Locate each line of the material below that contains the string "vertical" and copy those lines out. Matching is case-sensitive.

[Items from a dataset]
········
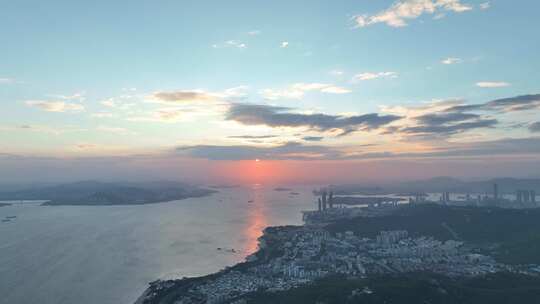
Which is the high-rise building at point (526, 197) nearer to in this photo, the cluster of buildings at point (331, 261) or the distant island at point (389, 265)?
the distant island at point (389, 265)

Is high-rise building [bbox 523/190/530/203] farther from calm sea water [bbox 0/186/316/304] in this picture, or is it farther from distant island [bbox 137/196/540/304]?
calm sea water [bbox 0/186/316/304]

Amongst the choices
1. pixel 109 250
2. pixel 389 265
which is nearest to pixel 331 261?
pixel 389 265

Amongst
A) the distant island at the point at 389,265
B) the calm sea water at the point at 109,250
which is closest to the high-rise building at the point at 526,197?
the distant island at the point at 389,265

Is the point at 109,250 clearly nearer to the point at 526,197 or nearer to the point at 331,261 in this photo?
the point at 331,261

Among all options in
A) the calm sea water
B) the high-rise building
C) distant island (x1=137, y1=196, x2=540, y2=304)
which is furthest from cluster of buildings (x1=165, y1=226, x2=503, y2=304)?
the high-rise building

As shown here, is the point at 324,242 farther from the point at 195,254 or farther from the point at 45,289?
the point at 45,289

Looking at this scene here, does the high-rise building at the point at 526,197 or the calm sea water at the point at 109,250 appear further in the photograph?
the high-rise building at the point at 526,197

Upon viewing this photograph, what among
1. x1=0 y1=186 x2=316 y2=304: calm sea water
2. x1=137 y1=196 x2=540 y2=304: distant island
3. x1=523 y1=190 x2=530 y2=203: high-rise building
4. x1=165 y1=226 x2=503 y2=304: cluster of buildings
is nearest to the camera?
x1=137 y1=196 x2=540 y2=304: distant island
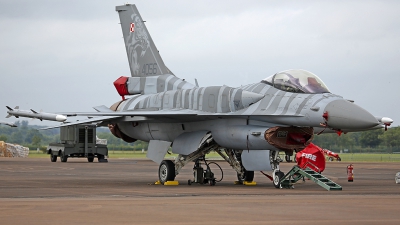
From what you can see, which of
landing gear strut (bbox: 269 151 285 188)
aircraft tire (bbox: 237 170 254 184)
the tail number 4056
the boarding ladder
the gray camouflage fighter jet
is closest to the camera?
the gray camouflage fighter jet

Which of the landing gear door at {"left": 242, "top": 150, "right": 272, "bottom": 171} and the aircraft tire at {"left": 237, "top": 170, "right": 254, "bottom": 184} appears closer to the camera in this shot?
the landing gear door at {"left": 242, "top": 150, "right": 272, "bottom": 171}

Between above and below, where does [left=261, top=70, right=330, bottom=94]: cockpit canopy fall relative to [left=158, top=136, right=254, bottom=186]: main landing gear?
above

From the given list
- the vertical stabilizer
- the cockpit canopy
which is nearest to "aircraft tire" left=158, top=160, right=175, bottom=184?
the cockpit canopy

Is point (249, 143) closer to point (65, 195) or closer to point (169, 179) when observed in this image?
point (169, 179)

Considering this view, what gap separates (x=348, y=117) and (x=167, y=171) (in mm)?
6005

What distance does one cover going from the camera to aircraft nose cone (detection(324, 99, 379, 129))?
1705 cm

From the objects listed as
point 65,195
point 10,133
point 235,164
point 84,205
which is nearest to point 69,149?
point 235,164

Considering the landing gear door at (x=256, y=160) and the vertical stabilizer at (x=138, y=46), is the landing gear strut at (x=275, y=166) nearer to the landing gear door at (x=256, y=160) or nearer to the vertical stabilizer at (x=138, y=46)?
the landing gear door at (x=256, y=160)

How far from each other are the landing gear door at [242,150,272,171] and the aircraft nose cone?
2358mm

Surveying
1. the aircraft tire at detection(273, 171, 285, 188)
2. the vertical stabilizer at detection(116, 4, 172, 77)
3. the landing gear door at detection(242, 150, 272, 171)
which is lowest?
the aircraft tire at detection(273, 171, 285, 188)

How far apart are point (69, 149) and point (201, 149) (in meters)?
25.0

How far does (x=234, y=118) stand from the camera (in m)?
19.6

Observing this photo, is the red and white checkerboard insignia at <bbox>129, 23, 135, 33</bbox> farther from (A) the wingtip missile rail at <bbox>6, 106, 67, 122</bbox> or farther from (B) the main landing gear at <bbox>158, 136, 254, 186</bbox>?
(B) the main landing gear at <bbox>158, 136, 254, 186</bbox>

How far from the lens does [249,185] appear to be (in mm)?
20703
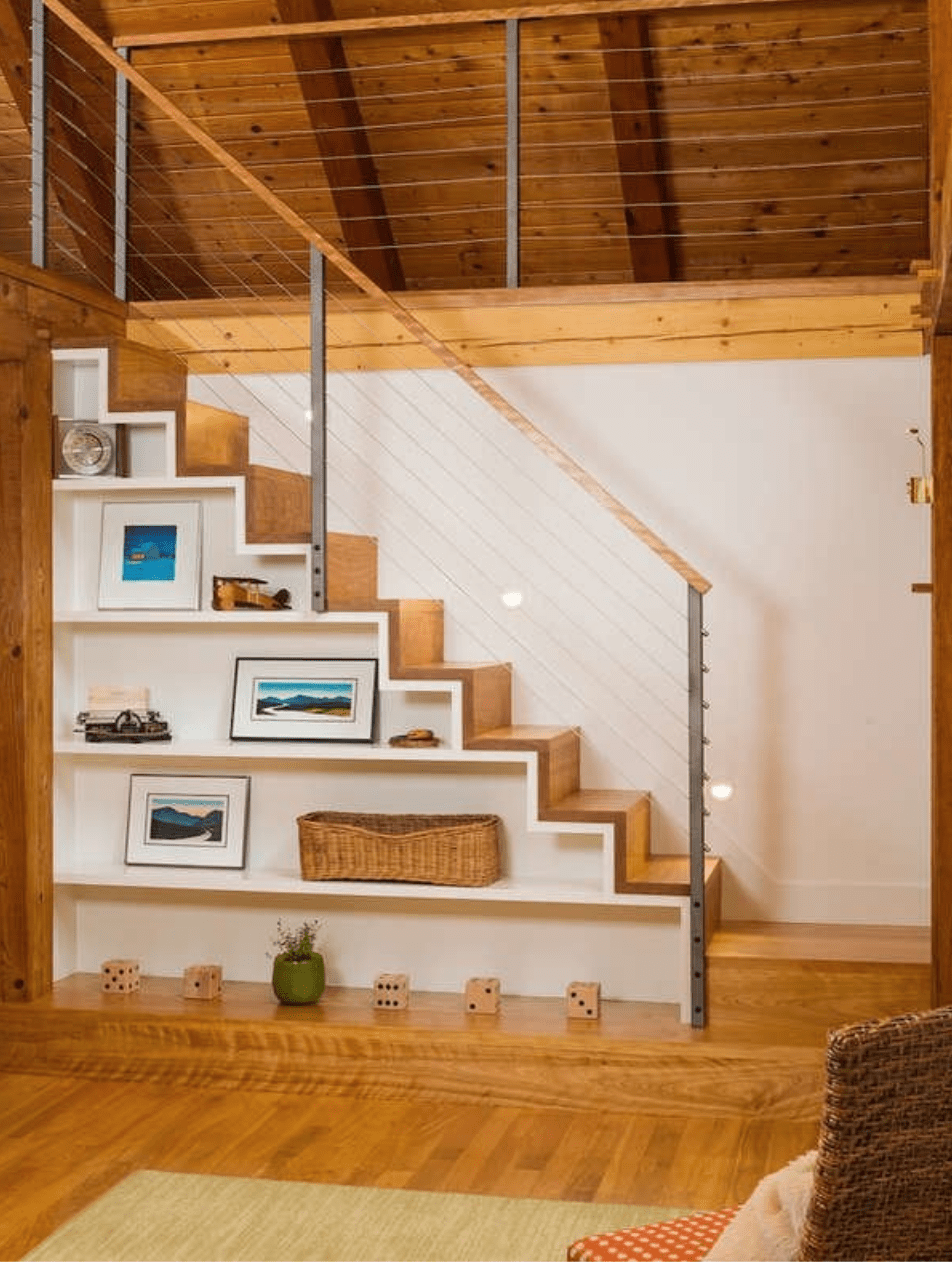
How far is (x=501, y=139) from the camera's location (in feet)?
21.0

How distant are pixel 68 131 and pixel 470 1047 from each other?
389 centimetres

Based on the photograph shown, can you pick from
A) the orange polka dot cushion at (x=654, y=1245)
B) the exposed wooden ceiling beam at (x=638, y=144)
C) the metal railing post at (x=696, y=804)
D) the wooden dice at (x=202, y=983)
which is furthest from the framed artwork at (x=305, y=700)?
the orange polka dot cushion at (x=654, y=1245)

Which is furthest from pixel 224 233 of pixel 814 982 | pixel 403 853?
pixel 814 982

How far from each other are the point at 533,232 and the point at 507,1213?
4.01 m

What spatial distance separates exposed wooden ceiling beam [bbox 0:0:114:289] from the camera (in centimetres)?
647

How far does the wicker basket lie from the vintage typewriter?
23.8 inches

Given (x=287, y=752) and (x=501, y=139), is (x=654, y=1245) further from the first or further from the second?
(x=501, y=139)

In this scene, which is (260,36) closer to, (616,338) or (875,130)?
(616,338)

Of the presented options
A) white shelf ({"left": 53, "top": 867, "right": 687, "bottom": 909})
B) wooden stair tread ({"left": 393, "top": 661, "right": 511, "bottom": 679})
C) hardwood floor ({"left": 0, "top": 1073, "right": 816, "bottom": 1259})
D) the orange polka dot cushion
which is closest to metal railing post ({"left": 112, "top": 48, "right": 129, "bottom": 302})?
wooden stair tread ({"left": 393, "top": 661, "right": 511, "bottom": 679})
········
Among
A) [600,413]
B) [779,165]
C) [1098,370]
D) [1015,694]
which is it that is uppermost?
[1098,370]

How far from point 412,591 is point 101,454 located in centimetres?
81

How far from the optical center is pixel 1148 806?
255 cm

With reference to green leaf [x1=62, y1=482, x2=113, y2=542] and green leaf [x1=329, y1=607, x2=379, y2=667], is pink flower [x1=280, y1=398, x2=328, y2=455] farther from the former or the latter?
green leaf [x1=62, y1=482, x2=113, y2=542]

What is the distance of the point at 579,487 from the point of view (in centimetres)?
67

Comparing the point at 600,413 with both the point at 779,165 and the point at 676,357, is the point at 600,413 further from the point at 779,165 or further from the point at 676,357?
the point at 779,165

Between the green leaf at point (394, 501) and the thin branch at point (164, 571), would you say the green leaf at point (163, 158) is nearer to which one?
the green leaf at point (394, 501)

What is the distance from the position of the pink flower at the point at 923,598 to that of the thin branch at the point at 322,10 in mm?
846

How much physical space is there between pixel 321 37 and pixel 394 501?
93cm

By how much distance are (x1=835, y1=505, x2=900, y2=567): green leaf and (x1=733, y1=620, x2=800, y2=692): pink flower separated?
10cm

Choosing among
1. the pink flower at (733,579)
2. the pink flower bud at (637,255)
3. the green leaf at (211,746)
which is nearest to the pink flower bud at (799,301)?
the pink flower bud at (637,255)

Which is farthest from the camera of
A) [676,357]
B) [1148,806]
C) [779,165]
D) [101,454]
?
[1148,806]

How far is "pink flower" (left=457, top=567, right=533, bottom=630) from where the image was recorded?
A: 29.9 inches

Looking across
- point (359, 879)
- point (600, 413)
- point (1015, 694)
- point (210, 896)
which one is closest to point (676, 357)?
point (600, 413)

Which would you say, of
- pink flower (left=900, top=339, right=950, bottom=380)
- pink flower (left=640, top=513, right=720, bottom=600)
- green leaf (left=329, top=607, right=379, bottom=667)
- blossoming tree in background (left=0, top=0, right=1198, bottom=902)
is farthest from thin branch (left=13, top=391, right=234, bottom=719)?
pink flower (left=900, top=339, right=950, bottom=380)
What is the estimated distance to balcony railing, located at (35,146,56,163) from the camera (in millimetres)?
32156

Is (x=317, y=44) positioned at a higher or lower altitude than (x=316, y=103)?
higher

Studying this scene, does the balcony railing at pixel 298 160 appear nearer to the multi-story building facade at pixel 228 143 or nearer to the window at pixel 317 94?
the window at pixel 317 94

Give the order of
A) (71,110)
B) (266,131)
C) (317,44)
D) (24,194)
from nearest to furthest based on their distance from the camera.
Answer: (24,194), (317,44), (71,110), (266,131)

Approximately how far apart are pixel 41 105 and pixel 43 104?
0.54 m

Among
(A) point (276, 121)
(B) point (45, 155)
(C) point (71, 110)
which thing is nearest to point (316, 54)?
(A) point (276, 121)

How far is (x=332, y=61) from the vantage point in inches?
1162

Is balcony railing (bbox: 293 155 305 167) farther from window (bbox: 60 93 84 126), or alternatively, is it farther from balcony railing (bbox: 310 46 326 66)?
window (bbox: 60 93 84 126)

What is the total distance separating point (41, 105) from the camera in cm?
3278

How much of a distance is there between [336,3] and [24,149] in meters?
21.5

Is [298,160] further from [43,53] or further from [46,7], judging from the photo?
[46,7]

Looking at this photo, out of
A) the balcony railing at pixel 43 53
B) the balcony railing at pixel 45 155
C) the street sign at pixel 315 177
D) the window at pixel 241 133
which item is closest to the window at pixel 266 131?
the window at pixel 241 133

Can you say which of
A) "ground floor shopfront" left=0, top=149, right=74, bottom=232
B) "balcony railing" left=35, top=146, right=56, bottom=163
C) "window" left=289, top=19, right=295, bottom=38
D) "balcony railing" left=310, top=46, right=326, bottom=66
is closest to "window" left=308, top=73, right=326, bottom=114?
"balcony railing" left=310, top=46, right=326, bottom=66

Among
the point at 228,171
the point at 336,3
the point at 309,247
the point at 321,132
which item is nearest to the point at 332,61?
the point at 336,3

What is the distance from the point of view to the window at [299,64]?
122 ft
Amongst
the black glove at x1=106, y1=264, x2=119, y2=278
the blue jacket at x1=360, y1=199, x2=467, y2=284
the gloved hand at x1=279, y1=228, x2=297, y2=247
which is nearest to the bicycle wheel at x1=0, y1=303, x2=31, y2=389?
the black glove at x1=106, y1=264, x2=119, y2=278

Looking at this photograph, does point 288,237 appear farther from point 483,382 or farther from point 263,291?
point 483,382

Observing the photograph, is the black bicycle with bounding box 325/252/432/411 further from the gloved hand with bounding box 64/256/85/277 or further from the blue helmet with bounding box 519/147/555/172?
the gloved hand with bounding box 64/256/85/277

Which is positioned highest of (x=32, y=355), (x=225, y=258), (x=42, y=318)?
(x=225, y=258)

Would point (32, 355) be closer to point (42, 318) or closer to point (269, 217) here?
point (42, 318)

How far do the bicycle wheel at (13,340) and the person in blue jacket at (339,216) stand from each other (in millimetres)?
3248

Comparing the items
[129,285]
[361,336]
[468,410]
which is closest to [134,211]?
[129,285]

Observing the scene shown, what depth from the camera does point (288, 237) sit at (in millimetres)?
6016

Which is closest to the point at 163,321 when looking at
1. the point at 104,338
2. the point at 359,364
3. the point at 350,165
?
········
== PROBLEM SOLUTION ==
- the vertical stabilizer
Considering the landing gear door at (x=256, y=160) and the vertical stabilizer at (x=138, y=46), is the landing gear strut at (x=275, y=166) nearer to the landing gear door at (x=256, y=160) or nearer to the vertical stabilizer at (x=138, y=46)?
2. the vertical stabilizer at detection(116, 4, 172, 77)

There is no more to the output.